> _Exercise_
In the handedness text, why does the writer suggest that left-handers are now in the ascendancy? Answer in one to three sentences.

> _Source text_

=== Section Start ===

In past times (and presumably in some countries even today), it seems possible that the long-standing prejudice against left-handedness could even have interfered with the mating prospects of left-handers. A 1992 meta-study by Chris MacManus and Phil Bryden showed that, prior to 1955, two right-handed parents averaged 3.1 children, a right-handed and a left-handed parent averaged 2.69 children, and two left-handers just 2.32. Interestingly, since 1955, this situation has actually completely reversed, suggesting that left-handers are now in the ascendancy, although the implications of this in the longer term are not clear.
Most people fall towards the extremes of the left-right continuum of handedness, with over 60% strongly or completely right-handed and another 20% or more quite strongly right-handed. Very few are strongly or completely left-handed (less than 3%), and even fewer are evenly mixed-handed or ambidextrous. The resulting graph of handedness is sometimes described as “J-shaped”, with a small uptick for strong left-handedness, a big dip in the middle and a steeply-rising and much larger uptick towards strong right-handedness.
In some respects, mixed-handedness is more prevalent towards the left hand side of the scale than the right. Another way of looking at this is that left-handedness is more likely to be a weak handeness preference, whereas right-handedness is more likely to be a strong preference. For example, about half of all left-handers (who write with their left hands) prefer to throw a ball with their right hands, and actually do so more accurately than with their left. Conversely, only about 2% of right-handed writers prefer to throw left.

=== Section End ===

> _Dataset content_
=== Section Start ===

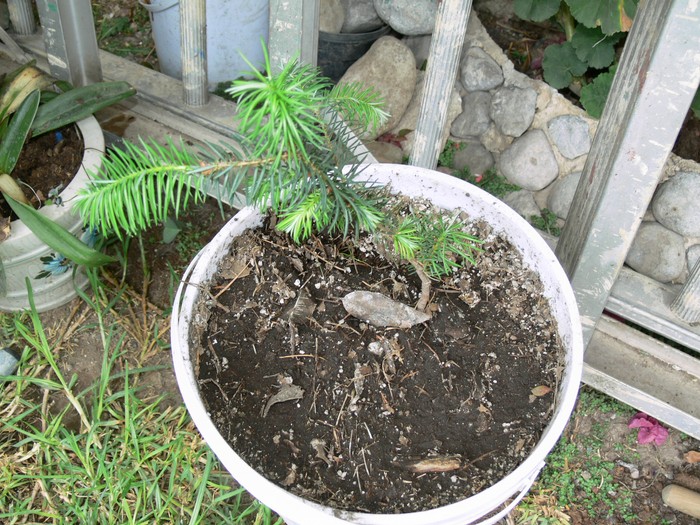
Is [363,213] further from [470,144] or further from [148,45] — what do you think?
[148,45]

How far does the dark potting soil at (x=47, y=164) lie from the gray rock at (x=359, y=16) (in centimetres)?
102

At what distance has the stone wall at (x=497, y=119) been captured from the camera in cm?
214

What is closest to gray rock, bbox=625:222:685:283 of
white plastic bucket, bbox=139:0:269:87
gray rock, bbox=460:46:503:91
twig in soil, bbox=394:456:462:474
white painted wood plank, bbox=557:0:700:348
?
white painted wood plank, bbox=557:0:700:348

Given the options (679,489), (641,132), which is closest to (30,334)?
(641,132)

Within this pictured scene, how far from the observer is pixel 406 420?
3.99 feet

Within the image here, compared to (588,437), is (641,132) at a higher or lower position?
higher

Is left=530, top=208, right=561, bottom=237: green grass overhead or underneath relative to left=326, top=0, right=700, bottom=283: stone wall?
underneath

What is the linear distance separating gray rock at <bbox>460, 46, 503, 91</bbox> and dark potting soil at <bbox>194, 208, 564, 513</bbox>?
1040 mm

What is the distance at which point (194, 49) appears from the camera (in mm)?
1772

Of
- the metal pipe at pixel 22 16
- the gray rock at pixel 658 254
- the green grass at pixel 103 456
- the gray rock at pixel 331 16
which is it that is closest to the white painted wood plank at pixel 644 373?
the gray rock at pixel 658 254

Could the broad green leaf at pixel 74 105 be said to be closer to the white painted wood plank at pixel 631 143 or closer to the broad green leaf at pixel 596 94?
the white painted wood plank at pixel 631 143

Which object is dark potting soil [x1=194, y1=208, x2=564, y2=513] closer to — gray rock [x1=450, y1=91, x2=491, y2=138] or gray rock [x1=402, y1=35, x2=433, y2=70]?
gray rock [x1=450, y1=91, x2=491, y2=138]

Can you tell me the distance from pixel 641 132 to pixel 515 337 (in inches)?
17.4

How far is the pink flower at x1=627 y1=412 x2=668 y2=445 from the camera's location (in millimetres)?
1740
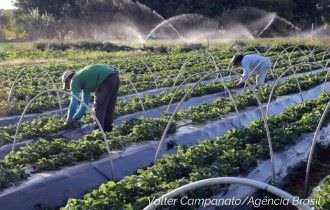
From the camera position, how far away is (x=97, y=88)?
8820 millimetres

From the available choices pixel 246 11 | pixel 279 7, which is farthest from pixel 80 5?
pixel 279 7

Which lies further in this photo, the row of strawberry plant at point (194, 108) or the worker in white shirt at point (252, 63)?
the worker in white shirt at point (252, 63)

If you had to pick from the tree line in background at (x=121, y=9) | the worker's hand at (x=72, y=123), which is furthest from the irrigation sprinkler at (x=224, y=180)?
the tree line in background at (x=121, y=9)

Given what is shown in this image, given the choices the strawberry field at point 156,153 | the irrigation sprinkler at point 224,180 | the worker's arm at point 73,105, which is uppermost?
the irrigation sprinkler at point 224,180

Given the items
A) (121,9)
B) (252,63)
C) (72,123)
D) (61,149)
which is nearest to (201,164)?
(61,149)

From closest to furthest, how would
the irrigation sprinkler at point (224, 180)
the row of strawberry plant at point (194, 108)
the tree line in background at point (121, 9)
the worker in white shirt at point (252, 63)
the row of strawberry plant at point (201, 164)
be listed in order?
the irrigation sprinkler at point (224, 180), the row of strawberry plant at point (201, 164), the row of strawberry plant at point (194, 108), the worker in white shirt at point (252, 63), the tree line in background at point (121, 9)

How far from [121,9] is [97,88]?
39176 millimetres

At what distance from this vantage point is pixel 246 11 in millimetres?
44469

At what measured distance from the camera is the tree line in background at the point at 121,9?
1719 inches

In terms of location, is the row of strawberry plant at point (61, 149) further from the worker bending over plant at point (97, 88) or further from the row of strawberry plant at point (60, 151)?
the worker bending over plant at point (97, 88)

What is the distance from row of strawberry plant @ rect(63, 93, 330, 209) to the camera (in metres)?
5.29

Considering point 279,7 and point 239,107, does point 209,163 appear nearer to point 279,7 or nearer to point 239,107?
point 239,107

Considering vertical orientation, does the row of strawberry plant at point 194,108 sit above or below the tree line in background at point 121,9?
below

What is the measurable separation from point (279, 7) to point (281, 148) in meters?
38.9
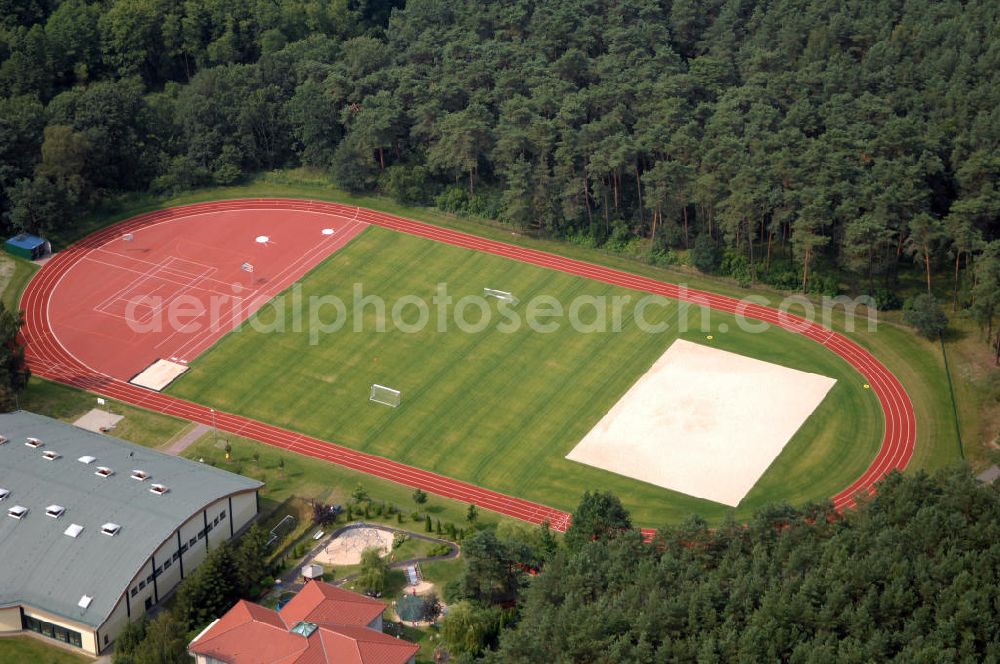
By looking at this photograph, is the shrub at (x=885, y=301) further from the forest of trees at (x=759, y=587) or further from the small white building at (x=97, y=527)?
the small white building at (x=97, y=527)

=== Section End ===

> _Answer space_
Before 1955, two right-handed parents had the most children on average (3.1), a mixed pair had 2.69, and two left-handed parents had the fewest (2.32). Since 1955 that pattern has completely reversed, which suggests that left-handers are now in the ascendancy.